Triste in partenza l'unione tra un anziano che si sposa controvoglia - "solamente", lo dichiara egli stesso, per il "santo servitio" della continuità dinastica, con la sola "intentione" di conseguirla - e L. sacrificata alla contegnosità raggelante di un consorte diffidente e sospettoso. Nessuna possibilità di intesa, dunque, tra il duca incapace di tenerezza e la sposa troppo giovane, intimidita e imbarazzata e, nel contempo, poco attratta dal maturo consorte.
La caduta in disgrazia del padre e dello zio paterno - il fratello di Ippolito monsignor Giuliano - oggetto entrambi di esplicita avversione da parte di Francesco Maria II, la isola ancora di più. E fu segnale per lei gravido di minaccia, all'inizio del Seicento, il brusco incarceramento, nella rocca di Pesaro, dell'ingegnere ducale Muzio Oddi (il futuro autore di un trattato sugli orologi solari e sullo squadro) che le avrebbe fatto conoscere una lettera del marito al padre. È avvertibile nel fulmineo ordine ducale l'ombra della gelosia per una presunta simpatia di L. nei confronti dell'Oddi; L. appare come indifesa - specie dopo la morte, il 13 dic. 1602, della suocera Vittoria Farnese, che aveva convinto suo figlio a sposare lei - di fronte a un consorte nel cui esplicito odio per suo padre e suo zio è implicito il montare rancoroso di un'ostilità pronta a colpirla direttamente. Per sua fortuna la morsa dell'atmosfera da incubo si allenta quando, nel novembre del 1604, ha la certezza di essere incinta e la notizia della gravidanza viene ufficialmente annunziata nel gennaio del 1605. Rasserenato il già cupo consorte e in trepida attesa di un erede maschio i sudditi. E - mentre l'intero Ducato esulta - felice Francesco Maria II di annotare, il 16 maggio 1605, nel proprio Diario che "piacque a Dio" far nascere, a Pesaro, "un figlio ad hore 13 ¼", proprio "nel giorno di sant'Ubaldo protettore della casa" roverasca. All'erede fu imposto il nome di Federico Ubaldo.
"La duchessa", precisa il duca per una volta meno conciso del solito, "ebbe tre ore e mezza di doglie, e subbito si liberò", assistita nel parto dal medico Giovan Battista Bettini. Al tripudio dei festeggiamenti segue, l'8 giugno, il doveroso ringraziamento del duca alla provvidenza, a Loreto, dove si reca anche L., dal 21 al 25 dello stesso mese. Il 29 giugno L. fu accolta con il "putto" dalla città di Urbino tutta festante.

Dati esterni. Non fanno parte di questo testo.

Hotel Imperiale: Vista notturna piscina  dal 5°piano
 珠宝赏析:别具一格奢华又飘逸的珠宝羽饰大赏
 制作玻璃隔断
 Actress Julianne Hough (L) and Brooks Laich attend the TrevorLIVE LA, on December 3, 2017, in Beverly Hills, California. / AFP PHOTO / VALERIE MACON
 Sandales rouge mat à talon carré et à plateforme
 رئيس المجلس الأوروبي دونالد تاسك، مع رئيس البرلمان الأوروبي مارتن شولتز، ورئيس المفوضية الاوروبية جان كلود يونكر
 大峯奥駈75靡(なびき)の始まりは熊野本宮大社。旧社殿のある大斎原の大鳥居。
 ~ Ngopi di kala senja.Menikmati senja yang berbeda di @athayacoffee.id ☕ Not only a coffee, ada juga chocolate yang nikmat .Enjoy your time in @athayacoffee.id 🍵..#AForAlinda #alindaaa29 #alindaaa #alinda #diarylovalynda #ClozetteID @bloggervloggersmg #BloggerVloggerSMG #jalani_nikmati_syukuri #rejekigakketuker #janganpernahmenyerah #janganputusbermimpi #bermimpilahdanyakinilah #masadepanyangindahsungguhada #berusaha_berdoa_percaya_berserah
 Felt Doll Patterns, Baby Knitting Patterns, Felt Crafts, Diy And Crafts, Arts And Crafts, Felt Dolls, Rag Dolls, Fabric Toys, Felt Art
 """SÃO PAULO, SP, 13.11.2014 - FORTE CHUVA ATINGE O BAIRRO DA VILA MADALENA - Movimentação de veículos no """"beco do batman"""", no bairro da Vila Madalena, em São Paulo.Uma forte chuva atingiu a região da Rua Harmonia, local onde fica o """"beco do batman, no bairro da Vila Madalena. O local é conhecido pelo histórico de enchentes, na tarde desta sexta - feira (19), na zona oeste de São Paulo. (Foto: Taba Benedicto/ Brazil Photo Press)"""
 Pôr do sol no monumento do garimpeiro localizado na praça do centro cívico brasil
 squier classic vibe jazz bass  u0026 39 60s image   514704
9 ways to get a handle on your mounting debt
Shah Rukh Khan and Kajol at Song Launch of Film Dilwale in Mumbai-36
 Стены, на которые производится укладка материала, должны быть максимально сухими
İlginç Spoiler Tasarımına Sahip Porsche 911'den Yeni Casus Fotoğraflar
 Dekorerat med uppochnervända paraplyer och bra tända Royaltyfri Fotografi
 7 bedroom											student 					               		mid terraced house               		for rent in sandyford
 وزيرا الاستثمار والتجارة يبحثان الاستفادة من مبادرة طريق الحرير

Finalmente madre, esaudita la ragione dinastica del matrimonio, ancorché all'allattamento di Federico Ubaldo provvedano le balie e, poi, all'educazione i pedagoghi, L., tuttavia, si sentiva in sollecita apprensione per la crescita del figlio, laddove il marito è troppo assorto nei propri senili rimuginii e troppo appartato nelle proprie letture per svolgere il ruolo di padre. E ne risente la formazione di Federico Ubaldo accompagnata dalla tenerezza della madre, ma non guidata dalla costante fermezza del padre. "Amorevolissima madre, che vi ama quanto l'anima"; è così che L. sottoscrive una propria lettera del 19 giugno 1616 al fanciullo allora a Firenze, lieta vi si diverta "con le feste" medicee, ma non senza raccomandargli - evidentemente già manifesti in Federico Ubaldo segni di precocissimo libertinaggio - di stare "in cervello", di aver giudizio e quindi "di non vi lassare attaccare la rogna da quelle dame, perché non credo sia troppo buona compagnia". Ma non bastano siffatti buoni consigli ad arginare la condotta del "principe", laddove il duca, lungi dall'intervenire severamente, si limita a distillare, per il figlio decenne, alcuni "ricordi" cui attenersi quando avrà piena responsabilità di governo. Nell'assenza della guida paterna e senza che L. sia delegata ad assumerne autorevolmente le veci - esautorante negli effetti la disistima del duca - di fatto Federico Ubaldo si andava trasformando da ragazzetto discolo e viziato in adolescente scapestrato e protervo.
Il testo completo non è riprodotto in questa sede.